*This was originally posted here with the same title.*

In the fourth grade, Mr. James dubbed me Turns Red in the Face (a name that, according to the film Dances with Wolves, played on the Native American custom of naming people based on their actions. That’s what the movie is about, right?) It wasn’t incorrect. The name, I mean. My face did indeed turn red whenever I was called on and forced to speak. (In fact, it’s still true today.) Most of the time, the nerves and embarrassment kept me from communicating effectively. I was just too shy. When I was called on to speak in class, even the physical characteristics of my voice were not adequate: too soft, too quiet, too squeaky, and too high.
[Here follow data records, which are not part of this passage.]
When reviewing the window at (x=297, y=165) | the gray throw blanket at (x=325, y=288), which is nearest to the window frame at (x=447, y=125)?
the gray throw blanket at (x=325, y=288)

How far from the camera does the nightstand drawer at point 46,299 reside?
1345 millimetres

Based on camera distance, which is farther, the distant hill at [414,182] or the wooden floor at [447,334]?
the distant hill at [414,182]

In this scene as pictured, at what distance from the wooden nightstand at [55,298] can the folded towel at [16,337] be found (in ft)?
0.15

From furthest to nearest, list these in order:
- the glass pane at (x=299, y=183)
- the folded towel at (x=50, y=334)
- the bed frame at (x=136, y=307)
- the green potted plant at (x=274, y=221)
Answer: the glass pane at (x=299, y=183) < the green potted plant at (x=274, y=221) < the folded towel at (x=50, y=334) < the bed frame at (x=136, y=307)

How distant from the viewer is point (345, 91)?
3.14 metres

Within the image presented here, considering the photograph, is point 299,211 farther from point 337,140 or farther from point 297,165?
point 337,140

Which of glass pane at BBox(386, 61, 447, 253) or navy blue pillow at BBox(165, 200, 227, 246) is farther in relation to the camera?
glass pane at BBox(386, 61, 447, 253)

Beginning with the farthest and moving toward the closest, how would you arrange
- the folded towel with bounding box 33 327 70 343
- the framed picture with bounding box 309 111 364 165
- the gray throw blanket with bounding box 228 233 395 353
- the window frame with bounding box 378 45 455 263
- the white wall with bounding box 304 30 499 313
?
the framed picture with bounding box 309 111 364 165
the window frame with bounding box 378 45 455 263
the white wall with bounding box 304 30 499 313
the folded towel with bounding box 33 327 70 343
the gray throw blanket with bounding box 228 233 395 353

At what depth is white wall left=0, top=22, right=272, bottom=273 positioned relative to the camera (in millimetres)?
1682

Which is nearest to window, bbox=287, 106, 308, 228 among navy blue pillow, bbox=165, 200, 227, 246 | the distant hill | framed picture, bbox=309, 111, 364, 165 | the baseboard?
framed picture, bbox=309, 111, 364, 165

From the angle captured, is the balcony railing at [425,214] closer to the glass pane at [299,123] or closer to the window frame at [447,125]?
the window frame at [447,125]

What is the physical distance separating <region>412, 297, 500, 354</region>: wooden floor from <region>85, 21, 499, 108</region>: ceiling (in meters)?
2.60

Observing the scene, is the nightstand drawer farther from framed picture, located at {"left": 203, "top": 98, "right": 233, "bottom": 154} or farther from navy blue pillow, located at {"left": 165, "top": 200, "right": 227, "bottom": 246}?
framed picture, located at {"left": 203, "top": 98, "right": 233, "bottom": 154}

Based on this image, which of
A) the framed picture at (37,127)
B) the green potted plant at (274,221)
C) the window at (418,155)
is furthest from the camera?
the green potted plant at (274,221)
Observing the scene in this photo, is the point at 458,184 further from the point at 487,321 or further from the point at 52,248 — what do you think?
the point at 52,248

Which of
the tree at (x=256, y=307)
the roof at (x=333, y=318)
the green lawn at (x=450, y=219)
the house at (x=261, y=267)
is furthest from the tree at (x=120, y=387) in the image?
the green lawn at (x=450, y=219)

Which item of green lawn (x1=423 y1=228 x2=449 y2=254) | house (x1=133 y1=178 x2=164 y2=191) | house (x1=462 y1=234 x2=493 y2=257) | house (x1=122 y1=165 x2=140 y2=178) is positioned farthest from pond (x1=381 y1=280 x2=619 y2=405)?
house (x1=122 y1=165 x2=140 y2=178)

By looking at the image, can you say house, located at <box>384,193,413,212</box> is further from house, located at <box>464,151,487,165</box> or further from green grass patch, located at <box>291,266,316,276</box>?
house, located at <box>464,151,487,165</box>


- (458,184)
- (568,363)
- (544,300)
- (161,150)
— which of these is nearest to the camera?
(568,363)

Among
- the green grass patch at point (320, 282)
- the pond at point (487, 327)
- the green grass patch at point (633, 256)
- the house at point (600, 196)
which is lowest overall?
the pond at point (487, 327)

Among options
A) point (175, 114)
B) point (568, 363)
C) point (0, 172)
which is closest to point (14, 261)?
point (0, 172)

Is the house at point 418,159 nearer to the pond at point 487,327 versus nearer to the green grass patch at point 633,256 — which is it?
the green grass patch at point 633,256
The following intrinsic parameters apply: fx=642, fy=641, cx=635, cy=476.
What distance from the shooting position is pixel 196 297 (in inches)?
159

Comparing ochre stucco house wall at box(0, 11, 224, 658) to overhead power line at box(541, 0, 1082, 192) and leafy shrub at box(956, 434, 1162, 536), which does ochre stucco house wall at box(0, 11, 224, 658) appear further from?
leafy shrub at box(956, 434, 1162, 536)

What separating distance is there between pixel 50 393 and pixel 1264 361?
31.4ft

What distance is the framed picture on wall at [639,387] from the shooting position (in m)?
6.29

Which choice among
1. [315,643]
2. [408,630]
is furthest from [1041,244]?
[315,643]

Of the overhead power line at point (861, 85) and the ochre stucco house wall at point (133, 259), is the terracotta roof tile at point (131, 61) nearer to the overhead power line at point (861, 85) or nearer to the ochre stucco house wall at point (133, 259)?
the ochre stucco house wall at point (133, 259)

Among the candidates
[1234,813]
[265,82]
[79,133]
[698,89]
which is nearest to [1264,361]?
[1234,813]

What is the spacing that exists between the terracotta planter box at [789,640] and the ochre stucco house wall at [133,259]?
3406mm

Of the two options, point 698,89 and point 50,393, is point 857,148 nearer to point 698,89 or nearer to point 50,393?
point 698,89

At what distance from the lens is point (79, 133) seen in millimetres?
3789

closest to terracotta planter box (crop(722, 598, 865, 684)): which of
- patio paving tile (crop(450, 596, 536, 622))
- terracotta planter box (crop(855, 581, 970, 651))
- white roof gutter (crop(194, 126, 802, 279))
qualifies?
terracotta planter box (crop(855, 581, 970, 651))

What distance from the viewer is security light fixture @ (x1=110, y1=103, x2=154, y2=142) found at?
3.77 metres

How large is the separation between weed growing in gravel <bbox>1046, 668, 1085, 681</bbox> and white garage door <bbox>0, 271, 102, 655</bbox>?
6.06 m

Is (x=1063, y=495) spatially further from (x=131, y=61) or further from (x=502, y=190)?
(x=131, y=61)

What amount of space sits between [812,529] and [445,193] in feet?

The eyes staring back at me, waiting for a coherent answer, took my breath away—not in the good way, but in the bad way that kept the much needed oxygen from reaching my panicked brain. This usually resulted in an incomplete answer filled with long, awkward pauses that may or may not have actually made any sense. By this time, my face usually felt as if it couldn’t get any redder (is that a word? It must be, Word didn’t mark it wrong). I know I’m not the first person or the last to have suffered from public speaking anxiety (actually, any kind of social interaction that required me to speak to another human being), but I didn’t know that then. You’d think that this was the most embarrassing thing that could happen to a shy kid. But it wasn’t.
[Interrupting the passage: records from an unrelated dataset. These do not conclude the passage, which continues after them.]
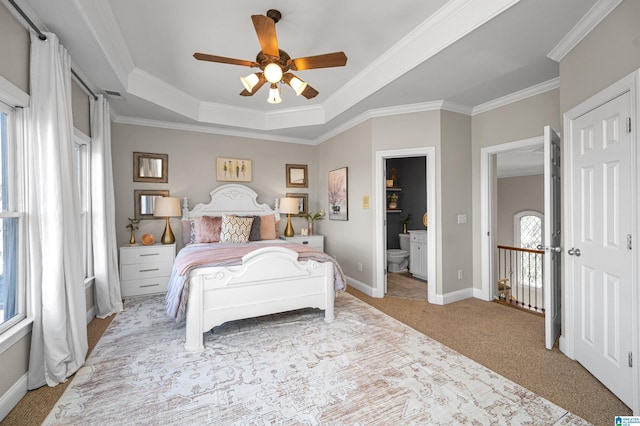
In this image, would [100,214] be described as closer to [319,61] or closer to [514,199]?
[319,61]

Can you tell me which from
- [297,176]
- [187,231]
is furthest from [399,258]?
[187,231]

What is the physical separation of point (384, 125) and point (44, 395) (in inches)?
164

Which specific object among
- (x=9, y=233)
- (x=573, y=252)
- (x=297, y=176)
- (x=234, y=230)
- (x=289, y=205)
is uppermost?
(x=297, y=176)

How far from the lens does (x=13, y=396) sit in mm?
1751

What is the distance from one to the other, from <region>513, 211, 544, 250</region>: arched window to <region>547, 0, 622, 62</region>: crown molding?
288 inches

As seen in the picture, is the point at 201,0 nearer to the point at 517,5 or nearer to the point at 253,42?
the point at 253,42

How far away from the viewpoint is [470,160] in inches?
152

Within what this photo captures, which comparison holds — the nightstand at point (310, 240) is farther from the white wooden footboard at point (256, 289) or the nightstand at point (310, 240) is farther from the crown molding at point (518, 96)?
the crown molding at point (518, 96)

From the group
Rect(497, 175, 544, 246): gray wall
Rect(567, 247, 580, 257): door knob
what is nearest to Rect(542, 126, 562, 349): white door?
Rect(567, 247, 580, 257): door knob

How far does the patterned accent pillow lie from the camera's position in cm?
400

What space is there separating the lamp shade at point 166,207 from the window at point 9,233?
2.02 m

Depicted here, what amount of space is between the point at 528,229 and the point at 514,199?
1002mm

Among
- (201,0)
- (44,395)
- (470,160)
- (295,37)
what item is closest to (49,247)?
(44,395)

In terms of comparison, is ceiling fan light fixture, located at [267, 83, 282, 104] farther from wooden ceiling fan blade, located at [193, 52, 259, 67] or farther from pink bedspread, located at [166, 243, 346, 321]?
pink bedspread, located at [166, 243, 346, 321]
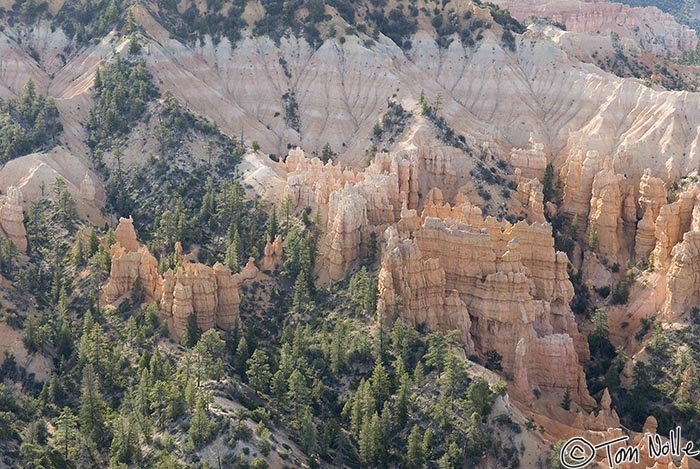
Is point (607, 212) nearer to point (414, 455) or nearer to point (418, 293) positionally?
point (418, 293)

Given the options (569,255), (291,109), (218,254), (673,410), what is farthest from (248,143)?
(673,410)

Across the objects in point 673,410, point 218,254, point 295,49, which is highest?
point 295,49

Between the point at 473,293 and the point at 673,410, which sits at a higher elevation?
the point at 473,293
A couple of short years later, the SAME teacher made me cry in front of class. Okay, maybe he didn’t—but, I did cry and he indirectly caused it. I don’t think he did it on purpose. We were supposed to memorize some poem in the fifth grade and by this time, I figured he knew better than to call on me, but he didn’t. For some reason, he had a lot of faith in me. So, he tells me to stand in front of the class (with a friend to make me feel better) and I see all those eyes staring back at me. My brain skipped the panic stage and went directly into hibernation. I felt my face burning up, turning red—living up to my given name. The class waited for me to say something and finally my brain made a quick reappearance and said, okay let’s at least try giving them a smile, that’ll make things better. My lips, tightly sealed, moved into a crescent shape, and my eyes squinted a bit. But, I wasn’t smiling. Hot tears began running down my face, which made me panic even more; which made me lose my breath even more; which made my face even redder; which made me freeze up even more; which made Mr. James panic too and quickly told me to sit back down.

The next day, a boy from class approached me and asked, “Hey, why did you cry yesterday?” I looked at him with a puzzled look on my face and replied, “Hmm, I don’t remember that. I have no idea what you’re talking about.”

And so began a new psychological defense mechanism that would stay with me for years: denial.